» **PROVIDED PASSAGE**
════════════════════
We've had sailboats for 40 years and are obviously more experienced than a lot of bareboat crews, IMHO. I remember sharing experiences with the crew from another charter as we shared a taxi back to the airport. It was a kind of "What did you like, what didn't you like, where did you go, what experiences did you enjoy, etc.," In the 45 minutes to the airport you can cover a lot of ground. This was 13 or 14 years ago on our first Caribbean charter and we noticed that there were a lot of bareboat folks with sloppy sail trim, questionable anchoring techniques, etc., In any case, we related to our taxi-mates our pleasant surprise at the $.85/ft slip fee at Spanish Town. We thought the big deal was how cheap it was, compared to our New England scene, but they were amazed that we docked the boat ourselves! That was the "Ahah!"moment for us and explains why the charter companies set some of the limits they do.

My bottom line on Cruz Bay: Don't dock at Customs unless you have a very good reason. If you do, be prepared for some tight maneuvering with restricted room and an off-and-on chaotic traffic scene. If you can find room, docking the gas dock (for water) is easier, but you have to check in with customs first (if you are coming from the BVI).

That said, you should discuss options with Skip at IYC, if you are inclined to be more adventurous than the average bareboater.


----------



## rundugrun (Feb 1, 2010)

fallard said:


> If it were my boat that was in charter service, I'd want the charter company to tell you to stay outside at a mooring and dingy in.
════════════════════
» **GIVEN DATA**
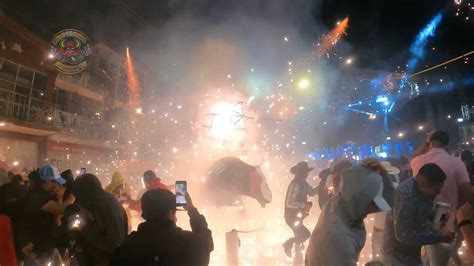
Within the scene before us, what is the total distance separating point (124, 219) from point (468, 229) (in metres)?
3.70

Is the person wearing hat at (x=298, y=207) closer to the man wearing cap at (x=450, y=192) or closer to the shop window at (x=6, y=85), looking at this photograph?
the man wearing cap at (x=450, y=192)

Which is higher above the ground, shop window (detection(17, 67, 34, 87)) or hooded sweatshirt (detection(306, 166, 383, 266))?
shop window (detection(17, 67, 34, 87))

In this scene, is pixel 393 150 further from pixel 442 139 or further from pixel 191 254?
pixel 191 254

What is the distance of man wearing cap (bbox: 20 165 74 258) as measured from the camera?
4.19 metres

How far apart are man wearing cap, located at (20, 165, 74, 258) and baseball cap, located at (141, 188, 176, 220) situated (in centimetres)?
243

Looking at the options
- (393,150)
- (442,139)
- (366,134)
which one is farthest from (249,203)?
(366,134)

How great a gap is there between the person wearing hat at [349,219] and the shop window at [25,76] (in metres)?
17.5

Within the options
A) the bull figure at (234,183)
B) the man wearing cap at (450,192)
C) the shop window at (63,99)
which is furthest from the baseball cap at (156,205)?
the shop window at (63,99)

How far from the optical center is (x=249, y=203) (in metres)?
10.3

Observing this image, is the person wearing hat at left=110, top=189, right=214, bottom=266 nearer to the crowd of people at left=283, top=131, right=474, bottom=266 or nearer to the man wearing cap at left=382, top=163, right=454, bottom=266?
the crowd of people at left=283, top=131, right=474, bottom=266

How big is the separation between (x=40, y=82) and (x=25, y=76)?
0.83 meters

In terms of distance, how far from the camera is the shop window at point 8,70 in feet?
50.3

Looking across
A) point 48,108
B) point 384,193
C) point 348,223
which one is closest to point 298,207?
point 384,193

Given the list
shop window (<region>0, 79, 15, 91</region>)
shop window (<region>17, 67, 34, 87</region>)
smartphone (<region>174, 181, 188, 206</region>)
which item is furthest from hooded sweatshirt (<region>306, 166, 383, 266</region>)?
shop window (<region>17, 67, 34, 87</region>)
════════════════════
» **EXERCISE BRIEF**
Quote the charter-sailing forum thread above word for word, starting with "My bottom line" and going on through "the average bareboater.".

» **THE COMPLETED TASK**
My bottom line on Cruz Bay: Don't dock at Customs unless you have a very good reason. If you do, be prepared for some tight maneuvering with restricted room and an off-and-on chaotic traffic scene. If you can find room, docking the gas dock (for water) is easier, but you have to check in with customs first (if you are coming from the BVI).

That said, you should discuss options with Skip at IYC, if you are inclined to be more adventurous than the average bareboater.